Some streets now under construction, including areas around the Tucson Convention Center, are on an accelerated schedule to get heavy work done before the gem shows and other major conventions roll into town in the next few weeks, Gutierrez and Cole said.

A majority of the rail is in place. There's rail on the streets on the University of Arizona campus, University Boulevard, Fourth Avenue, parts of Congress Street and Granada Avenue.

What's left to do is rail on Broadway and more of Congress Street and west-side areas, plus the overhead electrical systems and the stops.

"We're going to be at the point where the major construction is done, and it's just putting up wires and stops and detail work. That takes time, but it won't be the lengthy street closures," Gutierrez said.

The first stops will pop up in the coming weeks on Fourth Avenue, where crews poured foundations last week.

The Warren Street underpass, where the streetcar will cross under Speedway to connect the hospital and the main campus, is about 40 percent done. Construction on that segment will go through May, Gutierrez said.

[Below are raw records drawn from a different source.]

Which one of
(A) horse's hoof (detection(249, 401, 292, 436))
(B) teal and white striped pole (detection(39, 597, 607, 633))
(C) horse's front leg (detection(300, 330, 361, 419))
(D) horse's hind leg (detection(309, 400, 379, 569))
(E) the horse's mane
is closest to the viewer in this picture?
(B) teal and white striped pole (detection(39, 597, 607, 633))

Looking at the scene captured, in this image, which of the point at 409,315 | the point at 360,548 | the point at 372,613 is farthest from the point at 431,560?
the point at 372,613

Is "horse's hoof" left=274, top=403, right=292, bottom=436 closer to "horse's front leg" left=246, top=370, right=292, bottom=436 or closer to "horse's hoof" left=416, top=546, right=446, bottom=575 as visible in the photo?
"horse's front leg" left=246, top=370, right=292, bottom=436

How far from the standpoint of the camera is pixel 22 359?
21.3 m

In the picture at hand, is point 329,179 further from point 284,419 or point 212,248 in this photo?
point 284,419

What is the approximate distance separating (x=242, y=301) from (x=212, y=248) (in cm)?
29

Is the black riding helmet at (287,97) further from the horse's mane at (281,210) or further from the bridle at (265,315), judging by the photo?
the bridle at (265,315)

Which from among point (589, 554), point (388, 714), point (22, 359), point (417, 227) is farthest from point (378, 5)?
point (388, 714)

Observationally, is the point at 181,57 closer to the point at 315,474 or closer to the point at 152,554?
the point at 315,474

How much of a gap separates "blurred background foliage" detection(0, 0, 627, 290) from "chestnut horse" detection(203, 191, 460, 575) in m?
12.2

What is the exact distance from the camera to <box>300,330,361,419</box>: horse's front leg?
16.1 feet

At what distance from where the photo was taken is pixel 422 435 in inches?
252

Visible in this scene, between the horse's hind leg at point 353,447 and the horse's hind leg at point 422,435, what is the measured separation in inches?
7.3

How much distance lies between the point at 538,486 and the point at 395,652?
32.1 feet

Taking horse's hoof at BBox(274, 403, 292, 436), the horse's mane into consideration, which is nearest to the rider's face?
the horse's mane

Cole said the city expects to get the first streetcar in April, and service will begin in 2014.


You can learn more about an upcoming project to widen Ajo Highway between Valencia and Kinney roads at a public meeting at 5:30 p.m. Tuesday at Tucson Mountain Baptist Church, 5757 W. Ajo Highway.

The project is in the design phase now, and construction is expected to begin next fall.

Road Q

"The traffic light at River and Pontatoc has malfunctioned for some time, turning red on River when there is no cross traffic," Bill Krauter wrote.

A: After forwarding your concern to Mo Farhat at the Pima County Transportation Department, a technician repaired the malfunctioning detector at the intersection. That makes one less stop in your stop-and-go commute.